Contempt of court, in this case by way of breach of a court order, is not in itself grounds for a damages claim. The bank instead successfully argued that contempt of court could constitute the 'unlawful means' part of an action for 'conspiracy to injure by unlawful means', because the breaches were "objectively directed" against it even if their "predominant purpose" was to further Ablyazov's financial interests.
The Supreme Court dismissed an argument put forward on behalf of Mr Khrapunov that allowing an action for conspiracy to commit a contempt of court would be inconsistent with public policy. The court ruled that there was no such policy reason restricting the remedy for contempt of court to criminal penalties only.
Alan Sheeley, civil fraud and asset recovery expert at Pinsent Masons, the law firm behind Out-Law.com, said that the ruling was "not only right in law but also means justice prevails".
"The Supreme Court has stated very clearly that Mr Khrapunov should answer for his actions," he said.
"This is another example of the English court demonstrating that it has real teeth. It will not entertain the frustration of its orders and in particular freezing orders, the 'nuclear weapon' of the civil litigator's arsenal. The allegation is that Mr Ablyazov proactively engineered, with Mr Khrapunov, a scheme to allow him to continue his lifestyle in full knowledge that it would be detrimental to the bank's position," he said. "The Supreme Court, in this case, has made it clear that such conduct is an actionable unlawful means conspiracy, rejecting Mr Khrapunov's technical arguments that there was no 'unlawful means' because, without a conspiracy, he could not have been sued for damages for breach of the freezing order made against Mr Ablyazov."
"This confirms the trend towards an expansive interpretation of what is an 'unlawful means' for the purposes of unlawful means conspiracy. This greatly assists those pursuing fraudsters as it widens the pool of potential targets that could be subject to the English courts' jurisdiction. Here, the bank is now able to pursue Mr Khrapunov even though Mr Ablyazov and his assets cannot be found."
The Supreme Court also dismissed an argument by Khrapunov that, as he is domiciled in Switzerland, the English courts had no jurisdiction over him. The Lugano Convention, to which both the UK and Switzerland are parties, allows a claim to be pursued in the jurisdiction "where the harmful event occurred or may occur". In this case, the conspiratorial agreement between Khrapunov and Ablyazov was entered into in England, even though the breaches (such as dealings in Mr Ablyazov's assets) took place elsewhere.

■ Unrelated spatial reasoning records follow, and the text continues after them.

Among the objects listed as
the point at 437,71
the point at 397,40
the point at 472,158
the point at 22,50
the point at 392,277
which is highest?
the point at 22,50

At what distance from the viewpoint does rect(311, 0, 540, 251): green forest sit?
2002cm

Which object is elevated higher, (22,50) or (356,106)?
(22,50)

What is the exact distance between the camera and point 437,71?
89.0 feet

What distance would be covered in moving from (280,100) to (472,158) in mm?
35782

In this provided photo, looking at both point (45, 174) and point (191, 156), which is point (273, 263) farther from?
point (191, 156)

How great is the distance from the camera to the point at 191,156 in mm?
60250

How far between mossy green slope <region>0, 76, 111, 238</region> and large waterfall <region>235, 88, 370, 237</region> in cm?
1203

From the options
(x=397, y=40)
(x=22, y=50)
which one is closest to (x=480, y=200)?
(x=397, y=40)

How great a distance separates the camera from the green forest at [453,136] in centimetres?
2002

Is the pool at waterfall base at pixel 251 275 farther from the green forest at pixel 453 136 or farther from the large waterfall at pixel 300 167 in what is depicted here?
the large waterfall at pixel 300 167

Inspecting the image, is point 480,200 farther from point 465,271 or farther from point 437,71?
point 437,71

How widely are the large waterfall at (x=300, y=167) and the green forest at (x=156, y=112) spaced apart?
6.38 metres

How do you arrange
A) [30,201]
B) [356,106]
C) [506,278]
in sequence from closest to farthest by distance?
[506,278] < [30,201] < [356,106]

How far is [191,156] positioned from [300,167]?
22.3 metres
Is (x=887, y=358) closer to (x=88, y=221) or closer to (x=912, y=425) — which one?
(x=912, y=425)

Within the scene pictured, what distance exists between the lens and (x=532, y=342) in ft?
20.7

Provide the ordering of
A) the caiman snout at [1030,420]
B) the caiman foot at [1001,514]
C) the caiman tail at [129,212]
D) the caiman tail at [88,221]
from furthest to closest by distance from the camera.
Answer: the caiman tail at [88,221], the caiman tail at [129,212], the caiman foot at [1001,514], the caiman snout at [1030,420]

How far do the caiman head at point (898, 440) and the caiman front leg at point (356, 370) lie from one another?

"[I]n entering into the agreement Mr Khrapunov would have encouraged and procured the commission of unlawful acts by agreeing to help Mr Ablyazov to carry the scheme into effect. Thereafter, Mr Khrapunov's alleged dealing with assets the subject of the freezing and receivership orders would have been undertaken pursuant to and in implementation of that agreement, whether or not he was acting on instructions from Mr Ablyazov," the court said.
"The making of the agreement in England should, in our view, be regarded as the harmful event which set the tort in motion," it said.
The court focused on the initial event – the agreement between Mr Ablyazov and Mr Khrapunov - which set in train the frustration of the freezing order by the dissipation of assets in multiple jurisdictions. This agreement was assumed to have been made in England, which meant the English courts have jurisdiction," he said. " "This isanother example of the English courts baring their teeth and showing that they will not stand by when their orders are ignored by people outside the jurisdiction."
"Freezing orders are obtained and fought in very aggressive types of litigation and if a client affected by a freezing order is not advised properly it can result in very expensive costs orders against the client and possibly criminal sanctions against them as well," said Sheeley.
"This is a stark warning to all who deal with freezing orders to be very wary about playing 'fast and loose'. Freezing orders are not just an issue for oligarchs, they are obtained more routinely than people think. Corporates and individuals that become mixed up with a freezing order, either directly or indirectly, should take note of this case and make sure they seek independent legal advice as soon as possible to avoid being on the wrong end of a contempt application, which could result in imprisonment or even a claim for conspiracy," he said.